Unicode has things called "properties" which are basically attributes on
the characters. For example "A" has a "general category" property with
the value "Lu" which means "Letter, uppercase". Conversely, it also has
the binary property "L" with the value "true".
One way to look at this is that the Unicode properties are an extension
of character classes of the 8-bit world, or the isXXX() of C.
In regular expressions properties are written with \p (negated with \P):
for example \p{Ll} for lowercase.
Many of these properties have aliases: it is faster to write "Sc" than
"Currency_Symbol".
The task I have in mind is that we are missing quite a few of these
aliases since back in the day the property alias definitions weren't
in a machine-readable format. But since we wanted to have some of them,
some of them were hardwired to the lib/unicore/mktables script.

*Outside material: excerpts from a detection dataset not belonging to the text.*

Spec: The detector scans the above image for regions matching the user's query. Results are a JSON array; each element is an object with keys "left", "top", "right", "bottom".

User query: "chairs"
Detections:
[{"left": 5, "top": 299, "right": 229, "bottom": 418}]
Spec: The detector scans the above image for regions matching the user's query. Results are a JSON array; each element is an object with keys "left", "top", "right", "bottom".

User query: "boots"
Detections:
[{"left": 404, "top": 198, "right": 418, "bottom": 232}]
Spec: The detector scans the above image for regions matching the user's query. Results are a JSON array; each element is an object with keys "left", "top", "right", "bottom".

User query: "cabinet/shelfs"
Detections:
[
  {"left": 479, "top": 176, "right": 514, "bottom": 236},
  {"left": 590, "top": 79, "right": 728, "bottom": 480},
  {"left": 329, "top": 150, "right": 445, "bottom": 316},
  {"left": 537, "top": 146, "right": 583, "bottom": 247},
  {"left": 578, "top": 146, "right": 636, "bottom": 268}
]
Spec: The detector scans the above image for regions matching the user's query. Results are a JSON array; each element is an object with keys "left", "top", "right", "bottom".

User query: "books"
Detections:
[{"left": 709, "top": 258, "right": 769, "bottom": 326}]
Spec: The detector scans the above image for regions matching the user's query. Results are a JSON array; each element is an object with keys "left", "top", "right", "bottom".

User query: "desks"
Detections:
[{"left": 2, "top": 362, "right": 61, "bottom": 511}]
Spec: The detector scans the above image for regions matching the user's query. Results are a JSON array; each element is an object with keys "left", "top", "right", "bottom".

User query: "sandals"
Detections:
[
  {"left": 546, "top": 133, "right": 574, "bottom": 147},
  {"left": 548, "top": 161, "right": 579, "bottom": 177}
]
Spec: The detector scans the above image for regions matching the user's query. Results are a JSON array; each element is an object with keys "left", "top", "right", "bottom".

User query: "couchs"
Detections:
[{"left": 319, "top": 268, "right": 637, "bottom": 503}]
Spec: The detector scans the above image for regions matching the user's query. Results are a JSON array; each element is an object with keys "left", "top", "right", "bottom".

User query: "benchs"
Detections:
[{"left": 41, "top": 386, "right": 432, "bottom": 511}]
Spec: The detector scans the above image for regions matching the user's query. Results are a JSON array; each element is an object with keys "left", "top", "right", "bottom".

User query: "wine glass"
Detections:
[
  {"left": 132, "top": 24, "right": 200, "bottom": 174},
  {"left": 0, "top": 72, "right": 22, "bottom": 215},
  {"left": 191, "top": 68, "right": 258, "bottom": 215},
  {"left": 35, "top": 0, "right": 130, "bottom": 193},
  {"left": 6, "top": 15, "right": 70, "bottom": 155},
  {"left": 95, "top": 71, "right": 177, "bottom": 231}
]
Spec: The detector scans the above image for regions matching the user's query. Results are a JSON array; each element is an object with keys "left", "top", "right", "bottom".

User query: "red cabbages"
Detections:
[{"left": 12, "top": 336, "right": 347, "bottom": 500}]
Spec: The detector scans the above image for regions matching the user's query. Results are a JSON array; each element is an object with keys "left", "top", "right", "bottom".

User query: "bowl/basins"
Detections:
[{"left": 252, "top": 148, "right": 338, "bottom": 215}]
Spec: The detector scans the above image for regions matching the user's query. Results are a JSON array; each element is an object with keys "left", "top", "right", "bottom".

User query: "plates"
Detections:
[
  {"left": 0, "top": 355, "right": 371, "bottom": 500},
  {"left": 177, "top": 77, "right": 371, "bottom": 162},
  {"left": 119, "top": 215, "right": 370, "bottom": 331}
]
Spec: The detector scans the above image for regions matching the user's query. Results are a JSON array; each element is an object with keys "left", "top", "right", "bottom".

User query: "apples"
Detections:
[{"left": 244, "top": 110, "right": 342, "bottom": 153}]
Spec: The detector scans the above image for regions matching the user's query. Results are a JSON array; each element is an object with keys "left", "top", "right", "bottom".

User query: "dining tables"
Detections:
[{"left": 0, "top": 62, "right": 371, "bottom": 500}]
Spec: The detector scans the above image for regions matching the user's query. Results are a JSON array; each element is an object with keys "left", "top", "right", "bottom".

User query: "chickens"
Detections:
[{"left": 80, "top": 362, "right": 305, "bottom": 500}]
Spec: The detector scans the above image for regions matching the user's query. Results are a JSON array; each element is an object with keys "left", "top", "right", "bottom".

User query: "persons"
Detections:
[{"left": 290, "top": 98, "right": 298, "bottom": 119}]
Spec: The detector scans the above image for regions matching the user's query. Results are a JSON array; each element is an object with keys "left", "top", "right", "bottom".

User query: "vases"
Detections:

The script is run as explained in the lib/unicore/README.perl to
generate the various lib/unicore/{*.pl,*/*.pl} files that are loaded
on-demand in runtime to do the various \p bits.
Currently the script has the property aliases hardwired, look for
"assumedly". But now we do have machine-readable tables for the
aliases: PropertyAliases.txt and PropValueAliases.txt (the original
Unicode consortium name of the latter was PropertyValueAliases.txt,
but we are 8.3-nice).
The exact rules of how to use these alias names and values is in the
latest edition of the Unicode TR#18:
http://www.unicode.org/reports/tr18/#Categories
Your task, should you choose to accept it, is to tweak the mktables
script so that the *.pl files are built correctly from the aliases *.txt
files. Note that there will be more *.pl files than there are now, for
example we don't do \p{LC} now, but I assume that once the script is
fixed there will be a lib/unicore/lib/LC.pl.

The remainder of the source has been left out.